KnowledgeToolSet#
The KnowledgeToolSet provides comprehensive knowledge base management with hybrid retrieval (vector + BM25 + reranking) using Qdrant.
Overview#
Key features:
Collection Management: Create, list, and delete knowledge collections
Source Management: Add files, folders, or URLs to collections
Hybrid Retrieval: Vector + BM25 + FlashRank reranking
Metadata Extraction: Optional title, keyword, and summary extraction via LLM
Chat Configuration: Per-session active collections and auto-search settings
Async Processing: Background document indexing with progress tracking
Basic Usage#
from pantheon.agent import Agent
from pantheon.toolsets import KnowledgeToolSet
# Create knowledge toolset
knowledge_tools = KnowledgeToolSet(
name="knowledge",
config_path="path/to/config.json" # Optional
)
# Create agent and add toolset at runtime
agent = Agent(
name="researcher",
instructions="You can search and manage knowledge bases."
)
await agent.toolset(knowledge_tools)
await agent.chat()
Constructor Parameters#
Parameter |
Type |
Description |
|---|---|---|
|
str |
Name of the toolset (default: “knowledge”) |
|
str | None |
Path to configuration file. Uses default settings if not provided. |
Tools Reference#
search_knowledge#
Search the knowledge base with hybrid retrieval.

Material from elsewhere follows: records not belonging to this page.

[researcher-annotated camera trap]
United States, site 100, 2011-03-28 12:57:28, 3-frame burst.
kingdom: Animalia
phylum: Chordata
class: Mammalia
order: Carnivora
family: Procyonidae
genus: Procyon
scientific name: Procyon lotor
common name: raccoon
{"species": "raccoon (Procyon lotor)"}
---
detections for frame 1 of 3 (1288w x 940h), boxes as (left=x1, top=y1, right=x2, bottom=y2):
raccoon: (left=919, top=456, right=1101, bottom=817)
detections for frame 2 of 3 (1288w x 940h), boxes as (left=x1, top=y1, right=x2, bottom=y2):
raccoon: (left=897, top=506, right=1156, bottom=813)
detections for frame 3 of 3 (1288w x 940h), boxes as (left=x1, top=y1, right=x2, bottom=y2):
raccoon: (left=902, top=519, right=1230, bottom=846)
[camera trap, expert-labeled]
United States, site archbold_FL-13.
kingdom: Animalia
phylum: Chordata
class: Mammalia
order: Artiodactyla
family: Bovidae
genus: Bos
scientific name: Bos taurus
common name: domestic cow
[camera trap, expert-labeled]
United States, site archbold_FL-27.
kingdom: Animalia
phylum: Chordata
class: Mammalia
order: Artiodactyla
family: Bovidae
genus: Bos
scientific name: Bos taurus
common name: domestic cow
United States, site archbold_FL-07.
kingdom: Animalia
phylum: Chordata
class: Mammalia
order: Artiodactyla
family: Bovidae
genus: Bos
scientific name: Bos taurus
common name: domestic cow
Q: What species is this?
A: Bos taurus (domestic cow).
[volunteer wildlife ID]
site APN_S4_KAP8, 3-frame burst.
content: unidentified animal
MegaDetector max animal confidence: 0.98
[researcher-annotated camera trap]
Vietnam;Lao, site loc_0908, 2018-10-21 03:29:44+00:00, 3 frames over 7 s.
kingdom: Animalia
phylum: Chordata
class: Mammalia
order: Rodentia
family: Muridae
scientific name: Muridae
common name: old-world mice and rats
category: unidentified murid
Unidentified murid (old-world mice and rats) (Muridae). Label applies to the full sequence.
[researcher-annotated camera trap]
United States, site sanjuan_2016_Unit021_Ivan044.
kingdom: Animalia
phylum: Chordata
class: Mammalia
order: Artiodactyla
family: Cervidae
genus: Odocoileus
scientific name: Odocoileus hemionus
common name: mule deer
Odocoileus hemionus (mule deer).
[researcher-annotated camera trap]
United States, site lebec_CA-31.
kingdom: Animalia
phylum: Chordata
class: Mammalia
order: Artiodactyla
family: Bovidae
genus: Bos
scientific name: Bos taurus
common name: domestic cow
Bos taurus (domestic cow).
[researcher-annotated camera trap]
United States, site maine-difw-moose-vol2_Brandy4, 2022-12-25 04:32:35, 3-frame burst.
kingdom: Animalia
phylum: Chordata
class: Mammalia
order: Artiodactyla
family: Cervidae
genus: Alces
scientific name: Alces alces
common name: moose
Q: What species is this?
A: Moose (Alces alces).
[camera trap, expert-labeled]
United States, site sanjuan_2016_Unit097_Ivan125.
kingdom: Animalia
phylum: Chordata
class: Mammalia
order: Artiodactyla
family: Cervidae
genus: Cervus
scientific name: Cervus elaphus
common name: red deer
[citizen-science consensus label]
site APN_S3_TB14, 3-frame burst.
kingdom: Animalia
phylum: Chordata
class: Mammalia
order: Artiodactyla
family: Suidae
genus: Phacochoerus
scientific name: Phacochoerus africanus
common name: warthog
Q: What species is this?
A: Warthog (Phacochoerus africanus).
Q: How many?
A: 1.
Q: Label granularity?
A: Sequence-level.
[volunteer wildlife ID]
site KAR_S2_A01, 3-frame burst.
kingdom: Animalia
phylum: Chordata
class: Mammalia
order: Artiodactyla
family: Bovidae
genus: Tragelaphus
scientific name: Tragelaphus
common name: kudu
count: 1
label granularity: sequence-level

result = await knowledge_tools.search_knowledge(
query="What is machine learning?",
top_k=5, # Number of results
collection_ids=None, # Use session's active collections
use_hybrid=True # Enable hybrid retrieval
)
Parameters:
query: Search query texttop_k: Number of results to return (default: 5)collection_ids: Optional list of collection IDs. Uses session’s active collections if not specified.use_hybrid: Whether to use hybrid retrieval (default: True)
Returns:
{
"success": True,
"results": [
{
"id": "node_abc123",
"text": "Machine learning is...",
"metadata": {"source_name": "ml_intro.pdf", ...},
"score": 0.95,
"collection_id": "col_xyz789"
}
],
"searched_collections": ["col_xyz789"]
}
Collection Management (Internal)#
These methods are marked exclude=True and used by UI/API:
list_collections
result = await knowledge_tools.list_collections()
# Returns: {"success": True, "collections": [...], "total": 5}
create_collection
result = await knowledge_tools.create_collection(
name="Research Papers",
description="Academic papers collection"
)
# Returns: {"success": True, "collection": {...}}
delete_collection
result = await knowledge_tools.delete_collection(
collection_id="col_abc123"
)
# Returns: {"success": True}
Source Management (Internal)#
add_sources
# Add single source
result = await knowledge_tools.add_sources(
collection_id="col_abc123",
sources={"type": "file", "path": "/path/to/doc.pdf"}
)
# Add multiple sources
result = await knowledge_tools.add_sources(
collection_id="col_abc123",
sources=[
{"type": "file", "path": "/path/to/doc1.pdf"},
{"type": "folder", "path": "/path/to/docs/"},
]
)
# Returns: {"success": True, "source_ids": [...], "message": "..."}
Source types:
file: Single file (PDF, TXT, MD, DOCX, etc.)folder: Directory with documents (recursive scan)url: Web URL (not yet implemented)
list_sources
result = await knowledge_tools.list_sources(
collection_id="col_abc123"
)
# Returns: {"success": True, "sources": [...], "total": 3}
remove_source
result = await knowledge_tools.remove_source(
collection_id="col_abc123",
source_id="src_xyz789"
)
# Returns: {"success": True}
Chat Configuration (Internal)#
get_chat_knowledge
result = await knowledge_tools.get_chat_knowledge()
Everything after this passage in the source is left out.